[Provided passage Boundary: Start]

To simplify again, what was right about it was that it represented an insuppressible arrow in the entelechy of Western progress—towards ever more freedom, individuality and openness. By and large, this is a good development, and is part of the larger, ongoing adventure of Mankind as it continues to grow, and grow up, with the freedom God gave. If God created Mankind to grow into maturity and wisdom, then it is not up to any man or society or ideology to declare that it knows when this mysterious adventure has ended: it is only for God to know, and to tell. And so far—with the exception of the pneumopathological visions of certain heretics throughout the centuries, the most spectacularly egregious of them all being that impostor-prophet, Mohammed—God has not told Mankind.

What was wrong about that revolutionary breakthrough in social mores that typified the 60s is well known to most Americans, and began to be articulated most charismatically during the Reagan years. Reagan first expressed the widespread, yet amorphous, feeling that some valuable things had been lost, and sometimes even perverted, by the 60s Revolution: a sense of communal decency; an innate ability to maintain a balanced order in society; a sense of decorum; an understated yet effective code of honor; a respect for tradition; an acceptance of different stations in life that perdure with dignity beyond the obsession for utopian equality; a restraint in the realm of the appetites, not the least of which, the sexual appetite; and so forth.

[Provided passage Boundary: End]
[Supplied records Boundary: Start]

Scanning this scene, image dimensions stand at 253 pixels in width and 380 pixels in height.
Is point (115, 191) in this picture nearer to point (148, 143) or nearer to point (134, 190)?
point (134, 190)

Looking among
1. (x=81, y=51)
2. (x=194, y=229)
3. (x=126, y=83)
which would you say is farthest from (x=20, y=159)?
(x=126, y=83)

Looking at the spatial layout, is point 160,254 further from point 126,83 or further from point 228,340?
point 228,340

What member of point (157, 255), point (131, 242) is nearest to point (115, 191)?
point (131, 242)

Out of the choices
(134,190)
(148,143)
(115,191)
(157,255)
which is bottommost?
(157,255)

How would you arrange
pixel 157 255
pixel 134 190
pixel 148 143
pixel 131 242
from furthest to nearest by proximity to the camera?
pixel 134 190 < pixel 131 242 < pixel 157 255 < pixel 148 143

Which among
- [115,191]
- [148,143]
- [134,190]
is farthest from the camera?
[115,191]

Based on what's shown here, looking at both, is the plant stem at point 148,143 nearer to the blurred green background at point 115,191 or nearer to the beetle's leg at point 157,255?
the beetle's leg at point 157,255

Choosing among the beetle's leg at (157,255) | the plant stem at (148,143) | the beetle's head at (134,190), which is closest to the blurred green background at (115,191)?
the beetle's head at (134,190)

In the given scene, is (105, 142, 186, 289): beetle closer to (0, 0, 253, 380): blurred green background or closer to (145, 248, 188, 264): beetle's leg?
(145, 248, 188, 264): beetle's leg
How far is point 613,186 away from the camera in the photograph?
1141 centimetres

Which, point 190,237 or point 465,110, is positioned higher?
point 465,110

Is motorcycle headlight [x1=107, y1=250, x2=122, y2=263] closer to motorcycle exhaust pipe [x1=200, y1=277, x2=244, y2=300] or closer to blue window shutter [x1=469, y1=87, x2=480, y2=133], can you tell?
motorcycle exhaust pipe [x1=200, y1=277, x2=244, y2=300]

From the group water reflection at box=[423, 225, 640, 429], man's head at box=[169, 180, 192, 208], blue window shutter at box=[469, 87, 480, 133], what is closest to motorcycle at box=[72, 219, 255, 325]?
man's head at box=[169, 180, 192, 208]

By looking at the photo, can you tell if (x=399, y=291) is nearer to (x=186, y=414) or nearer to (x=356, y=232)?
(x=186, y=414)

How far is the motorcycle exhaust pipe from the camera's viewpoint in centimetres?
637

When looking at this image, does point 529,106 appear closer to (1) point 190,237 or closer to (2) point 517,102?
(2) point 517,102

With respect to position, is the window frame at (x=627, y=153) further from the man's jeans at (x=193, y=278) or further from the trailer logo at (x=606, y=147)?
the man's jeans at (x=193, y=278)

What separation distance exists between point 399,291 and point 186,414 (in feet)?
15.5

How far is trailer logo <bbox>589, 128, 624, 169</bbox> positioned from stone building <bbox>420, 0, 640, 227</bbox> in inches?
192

[Supplied records Boundary: End]

In the passage on the 1960s revolution, toward what did the "insuppressible arrow in the entelechy of Western progress" point? The listing has no connection to the passage on the 1960s revolution.

Toward ever more freedom, individuality and openness.